Jalie Coco by replicate then deviate

Jalie Coco by replicate then deviate

After admiring Ansley's View B I decided I wanted to try it too. It was time to cut the precious Katie Kortman fabric I'd picked up from Spoonflower (probably in a fat quarter sale) and leftover scraps from the unblogged Mary Poppins costumes' circle skirts; this royal solid nylon tricot from Fabric Fairy. I was delighted the fabrics coordinated well enough! I was supposed to use the blue and pink fabric for Lisbon but there are still a few tiny scraps left. I'm trying to figure out what I should make her! What do you think? I used the blue tricot to line this Coco Sport Bra and I used swim elastic again.

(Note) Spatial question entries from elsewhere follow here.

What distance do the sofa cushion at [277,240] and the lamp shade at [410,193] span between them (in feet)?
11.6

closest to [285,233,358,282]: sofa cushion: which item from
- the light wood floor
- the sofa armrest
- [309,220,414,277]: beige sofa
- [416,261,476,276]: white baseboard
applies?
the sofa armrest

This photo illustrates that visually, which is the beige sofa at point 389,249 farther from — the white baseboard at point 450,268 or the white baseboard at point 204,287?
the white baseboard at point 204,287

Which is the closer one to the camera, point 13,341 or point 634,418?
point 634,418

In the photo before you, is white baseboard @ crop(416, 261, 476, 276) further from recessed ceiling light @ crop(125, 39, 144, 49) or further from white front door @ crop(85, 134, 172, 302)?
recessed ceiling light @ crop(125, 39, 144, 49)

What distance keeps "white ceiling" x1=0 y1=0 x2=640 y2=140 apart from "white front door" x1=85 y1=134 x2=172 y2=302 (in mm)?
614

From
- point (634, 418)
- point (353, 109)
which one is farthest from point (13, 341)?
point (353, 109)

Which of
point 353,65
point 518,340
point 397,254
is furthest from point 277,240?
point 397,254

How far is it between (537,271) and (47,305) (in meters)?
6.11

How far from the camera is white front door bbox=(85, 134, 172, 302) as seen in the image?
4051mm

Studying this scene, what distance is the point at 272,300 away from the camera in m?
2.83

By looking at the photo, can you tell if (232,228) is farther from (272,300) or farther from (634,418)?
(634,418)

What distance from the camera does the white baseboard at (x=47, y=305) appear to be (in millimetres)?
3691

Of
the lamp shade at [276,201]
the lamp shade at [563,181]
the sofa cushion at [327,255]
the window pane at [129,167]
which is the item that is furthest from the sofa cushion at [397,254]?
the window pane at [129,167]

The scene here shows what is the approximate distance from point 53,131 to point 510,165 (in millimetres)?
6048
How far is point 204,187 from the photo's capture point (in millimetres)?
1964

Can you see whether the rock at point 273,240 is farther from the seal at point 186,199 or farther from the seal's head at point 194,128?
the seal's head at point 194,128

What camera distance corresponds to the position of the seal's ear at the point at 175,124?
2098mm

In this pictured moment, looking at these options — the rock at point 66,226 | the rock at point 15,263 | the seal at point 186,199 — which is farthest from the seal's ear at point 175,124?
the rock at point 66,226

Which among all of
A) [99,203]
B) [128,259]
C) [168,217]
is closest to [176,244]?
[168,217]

I had a scrap barely big enough for the 1 inch band (without piecing scraps together) so this is the only 1 inch band I made for myself. (both of my View As have the 1.5 inch band)

Jalie Coco by replicate then deviate

Jalie Coco by replicate then deviate

When I was looking for fabrics I found this grey supplex I think I got from Imagine Gnats. I sewed this one up using actual swim lining (as recommended in the pattern) and using clear elastic (as recommended in the pattern). It is the most supportive/compressive of the ones I've made and I'm guessing it's the fabric. I am not a runner but this grey Coco is enough support for High Fitness and Body Combat for me. The others are great for Body Combat and daily wear (and High Fitness if it doesn't have a lot of tracks with jumps).

Jalie Coco by replicate then deviate

Jalie Coco by replicate then deviate

I thoroughly enjoyed sewing the Elizabeth and Coco. These makes are getting so much wear in our home and make me happy every time I see them! Which new pattern is your favorite?